Problem to work on
Retype the lines below word for word, starting with the line that contains "Taking the stainless" and going on through the line that contains "5. the point at 72,414", both included.

══ Materials provided ══

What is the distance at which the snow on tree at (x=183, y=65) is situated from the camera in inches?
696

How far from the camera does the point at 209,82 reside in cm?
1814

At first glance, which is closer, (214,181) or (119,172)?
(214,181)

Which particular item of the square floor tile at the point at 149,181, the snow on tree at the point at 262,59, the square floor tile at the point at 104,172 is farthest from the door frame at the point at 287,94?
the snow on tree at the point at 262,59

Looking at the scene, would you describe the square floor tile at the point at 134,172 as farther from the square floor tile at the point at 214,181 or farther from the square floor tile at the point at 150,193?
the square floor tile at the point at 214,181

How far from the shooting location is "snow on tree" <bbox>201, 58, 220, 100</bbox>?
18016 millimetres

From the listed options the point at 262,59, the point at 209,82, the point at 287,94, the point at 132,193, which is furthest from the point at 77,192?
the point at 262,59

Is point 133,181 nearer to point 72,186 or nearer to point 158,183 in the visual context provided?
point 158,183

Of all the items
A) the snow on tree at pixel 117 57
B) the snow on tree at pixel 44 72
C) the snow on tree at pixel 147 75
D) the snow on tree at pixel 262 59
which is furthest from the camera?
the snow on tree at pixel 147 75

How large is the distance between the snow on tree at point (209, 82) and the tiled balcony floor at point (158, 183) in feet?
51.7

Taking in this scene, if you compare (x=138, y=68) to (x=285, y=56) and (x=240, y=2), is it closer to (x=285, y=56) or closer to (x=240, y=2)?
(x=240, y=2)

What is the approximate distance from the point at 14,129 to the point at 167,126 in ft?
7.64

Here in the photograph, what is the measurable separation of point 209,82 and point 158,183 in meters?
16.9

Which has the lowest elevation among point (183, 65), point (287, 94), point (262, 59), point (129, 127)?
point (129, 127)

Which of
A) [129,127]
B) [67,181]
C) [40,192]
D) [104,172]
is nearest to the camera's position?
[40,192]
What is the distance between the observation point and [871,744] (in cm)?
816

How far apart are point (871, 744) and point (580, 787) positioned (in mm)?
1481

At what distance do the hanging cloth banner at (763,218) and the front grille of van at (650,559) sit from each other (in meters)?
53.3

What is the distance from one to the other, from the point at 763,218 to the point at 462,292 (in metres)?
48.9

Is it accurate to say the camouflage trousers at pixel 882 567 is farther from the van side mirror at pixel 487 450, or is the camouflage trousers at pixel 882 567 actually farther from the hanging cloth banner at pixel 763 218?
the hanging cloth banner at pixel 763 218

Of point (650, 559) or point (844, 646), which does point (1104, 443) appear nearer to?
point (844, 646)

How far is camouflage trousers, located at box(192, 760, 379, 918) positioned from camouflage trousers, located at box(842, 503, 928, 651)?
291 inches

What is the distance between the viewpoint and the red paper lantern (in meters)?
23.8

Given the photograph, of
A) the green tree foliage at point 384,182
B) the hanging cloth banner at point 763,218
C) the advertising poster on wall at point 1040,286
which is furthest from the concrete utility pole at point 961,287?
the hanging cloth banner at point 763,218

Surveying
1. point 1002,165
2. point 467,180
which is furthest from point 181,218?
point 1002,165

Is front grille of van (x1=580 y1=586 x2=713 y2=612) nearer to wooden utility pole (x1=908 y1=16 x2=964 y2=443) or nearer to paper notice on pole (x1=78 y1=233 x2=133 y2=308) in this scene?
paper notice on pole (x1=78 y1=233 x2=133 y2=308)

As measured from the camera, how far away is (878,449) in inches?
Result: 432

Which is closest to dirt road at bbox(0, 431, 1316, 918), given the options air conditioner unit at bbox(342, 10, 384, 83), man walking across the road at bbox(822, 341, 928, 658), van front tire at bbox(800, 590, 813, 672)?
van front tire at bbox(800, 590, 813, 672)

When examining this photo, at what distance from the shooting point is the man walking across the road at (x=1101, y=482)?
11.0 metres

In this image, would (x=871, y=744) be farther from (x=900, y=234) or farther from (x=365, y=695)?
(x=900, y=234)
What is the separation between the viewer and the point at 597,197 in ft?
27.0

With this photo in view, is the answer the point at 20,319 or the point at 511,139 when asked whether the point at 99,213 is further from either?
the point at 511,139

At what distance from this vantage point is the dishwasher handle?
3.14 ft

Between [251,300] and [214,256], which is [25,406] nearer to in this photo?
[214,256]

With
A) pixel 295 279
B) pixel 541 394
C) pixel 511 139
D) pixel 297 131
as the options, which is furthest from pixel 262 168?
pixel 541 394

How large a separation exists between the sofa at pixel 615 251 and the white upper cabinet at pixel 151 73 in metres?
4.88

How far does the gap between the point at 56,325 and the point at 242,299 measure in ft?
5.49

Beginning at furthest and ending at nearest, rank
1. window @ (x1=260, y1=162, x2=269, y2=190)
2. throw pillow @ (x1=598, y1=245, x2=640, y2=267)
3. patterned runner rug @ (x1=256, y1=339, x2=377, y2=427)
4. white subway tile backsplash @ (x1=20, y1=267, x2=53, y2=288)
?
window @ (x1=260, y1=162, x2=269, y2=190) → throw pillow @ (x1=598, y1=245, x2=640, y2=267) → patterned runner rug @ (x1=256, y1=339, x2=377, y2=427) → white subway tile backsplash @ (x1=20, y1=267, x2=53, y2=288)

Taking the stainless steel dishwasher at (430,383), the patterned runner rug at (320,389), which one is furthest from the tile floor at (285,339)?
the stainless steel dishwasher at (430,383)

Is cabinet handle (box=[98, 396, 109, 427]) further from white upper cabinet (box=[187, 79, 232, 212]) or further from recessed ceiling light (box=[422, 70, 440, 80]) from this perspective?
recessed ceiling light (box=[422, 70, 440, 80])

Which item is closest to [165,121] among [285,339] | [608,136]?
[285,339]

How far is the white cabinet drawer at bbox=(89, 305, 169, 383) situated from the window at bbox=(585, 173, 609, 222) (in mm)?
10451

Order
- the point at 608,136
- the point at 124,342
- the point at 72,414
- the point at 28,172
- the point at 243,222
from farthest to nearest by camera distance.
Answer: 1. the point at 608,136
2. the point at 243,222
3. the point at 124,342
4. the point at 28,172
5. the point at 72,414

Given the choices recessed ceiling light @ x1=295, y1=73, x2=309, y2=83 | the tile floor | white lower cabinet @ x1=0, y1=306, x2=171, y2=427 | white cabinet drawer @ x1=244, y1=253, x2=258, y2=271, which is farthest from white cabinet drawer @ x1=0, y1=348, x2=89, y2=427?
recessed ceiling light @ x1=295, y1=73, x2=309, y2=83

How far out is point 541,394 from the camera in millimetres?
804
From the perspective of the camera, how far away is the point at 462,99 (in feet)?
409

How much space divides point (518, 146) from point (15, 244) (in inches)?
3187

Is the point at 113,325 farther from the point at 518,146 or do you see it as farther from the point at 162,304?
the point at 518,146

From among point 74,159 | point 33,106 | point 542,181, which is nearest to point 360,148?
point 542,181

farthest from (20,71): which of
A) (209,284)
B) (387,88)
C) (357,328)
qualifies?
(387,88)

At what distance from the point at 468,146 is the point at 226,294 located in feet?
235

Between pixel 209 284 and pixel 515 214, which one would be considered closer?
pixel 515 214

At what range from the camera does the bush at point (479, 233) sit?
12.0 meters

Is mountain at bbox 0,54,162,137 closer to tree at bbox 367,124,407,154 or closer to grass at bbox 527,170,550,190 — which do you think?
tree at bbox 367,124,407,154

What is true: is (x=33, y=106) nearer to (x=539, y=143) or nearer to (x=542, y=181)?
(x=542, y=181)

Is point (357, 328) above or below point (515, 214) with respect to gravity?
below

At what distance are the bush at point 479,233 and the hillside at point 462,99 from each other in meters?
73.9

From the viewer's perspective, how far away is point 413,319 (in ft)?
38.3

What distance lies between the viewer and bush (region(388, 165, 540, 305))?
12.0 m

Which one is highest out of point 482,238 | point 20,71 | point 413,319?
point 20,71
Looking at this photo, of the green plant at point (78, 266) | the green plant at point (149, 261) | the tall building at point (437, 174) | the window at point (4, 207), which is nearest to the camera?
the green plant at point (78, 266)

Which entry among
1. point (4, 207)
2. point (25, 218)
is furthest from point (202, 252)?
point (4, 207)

═══

Final result
Taking the stainless steel dishwasher at (430,383), the patterned runner rug at (320,389), which one is furthest from the tile floor at (285,339)?
the stainless steel dishwasher at (430,383)

Is cabinet handle (box=[98, 396, 109, 427]) further from white upper cabinet (box=[187, 79, 232, 212]) or further from recessed ceiling light (box=[422, 70, 440, 80]) from this perspective?
recessed ceiling light (box=[422, 70, 440, 80])

Which item is closest to [165,121] among [285,339] | [608,136]?
[285,339]

How far is the white cabinet drawer at bbox=(89, 305, 169, 383) situated from the window at bbox=(585, 173, 609, 222) (in mm)?
10451

Order
- the point at 608,136
- the point at 124,342
- the point at 72,414
- the point at 28,172
- the point at 243,222
from farthest to nearest by camera distance.
Answer: 1. the point at 608,136
2. the point at 243,222
3. the point at 124,342
4. the point at 28,172
5. the point at 72,414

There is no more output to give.